(Beginning of Data to examine)
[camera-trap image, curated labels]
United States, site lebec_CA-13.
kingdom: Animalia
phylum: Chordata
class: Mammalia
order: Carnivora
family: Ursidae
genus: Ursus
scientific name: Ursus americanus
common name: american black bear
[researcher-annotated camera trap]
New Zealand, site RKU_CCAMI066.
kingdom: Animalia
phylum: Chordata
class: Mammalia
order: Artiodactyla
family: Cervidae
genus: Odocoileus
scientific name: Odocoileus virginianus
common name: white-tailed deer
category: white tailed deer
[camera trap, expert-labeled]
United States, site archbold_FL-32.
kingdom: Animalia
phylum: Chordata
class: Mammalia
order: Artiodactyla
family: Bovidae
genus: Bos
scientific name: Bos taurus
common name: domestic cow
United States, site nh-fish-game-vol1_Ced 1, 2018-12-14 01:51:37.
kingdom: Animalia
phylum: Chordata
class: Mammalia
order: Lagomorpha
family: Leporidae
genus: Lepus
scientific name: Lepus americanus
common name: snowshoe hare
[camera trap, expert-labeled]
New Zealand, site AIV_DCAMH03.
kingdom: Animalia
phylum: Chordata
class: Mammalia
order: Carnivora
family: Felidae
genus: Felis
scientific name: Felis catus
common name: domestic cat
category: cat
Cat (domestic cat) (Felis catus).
(End of Data to examine)
* Task to complete
Word for word, give back all the lines above.

* Answer
[camera-trap image, curated labels]
United States, site lebec_CA-13.
kingdom: Animalia
phylum: Chordata
class: Mammalia
order: Carnivora
family: Ursidae
genus: Ursus
scientific name: Ursus americanus
common name: american black bear
[researcher-annotated camera trap]
New Zealand, site RKU_CCAMI066.
kingdom: Animalia
phylum: Chordata
class: Mammalia
order: Artiodactyla
family: Cervidae
genus: Odocoileus
scientific name: Odocoileus virginianus
common name: white-tailed deer
category: white tailed deer
[camera trap, expert-labeled]
United States, site archbold_FL-32.
kingdom: Animalia
phylum: Chordata
class: Mammalia
order: Artiodactyla
family: Bovidae
genus: Bos
scientific name: Bos taurus
common name: domestic cow
United States, site nh-fish-game-vol1_Ced 1, 2018-12-14 01:51:37.
kingdom: Animalia
phylum: Chordata
class: Mammalia
order: Lagomorpha
family: Leporidae
genus: Lepus
scientific name: Lepus americanus
common name: snowshoe hare
[camera trap, expert-labeled]
New Zealand, site AIV_DCAMH03.
kingdom: Animalia
phylum: Chordata
class: Mammalia
order: Carnivora
family: Felidae
genus: Felis
scientific name: Felis catus
common name: domestic cat
category: cat
Cat (domestic cat) (Felis catus).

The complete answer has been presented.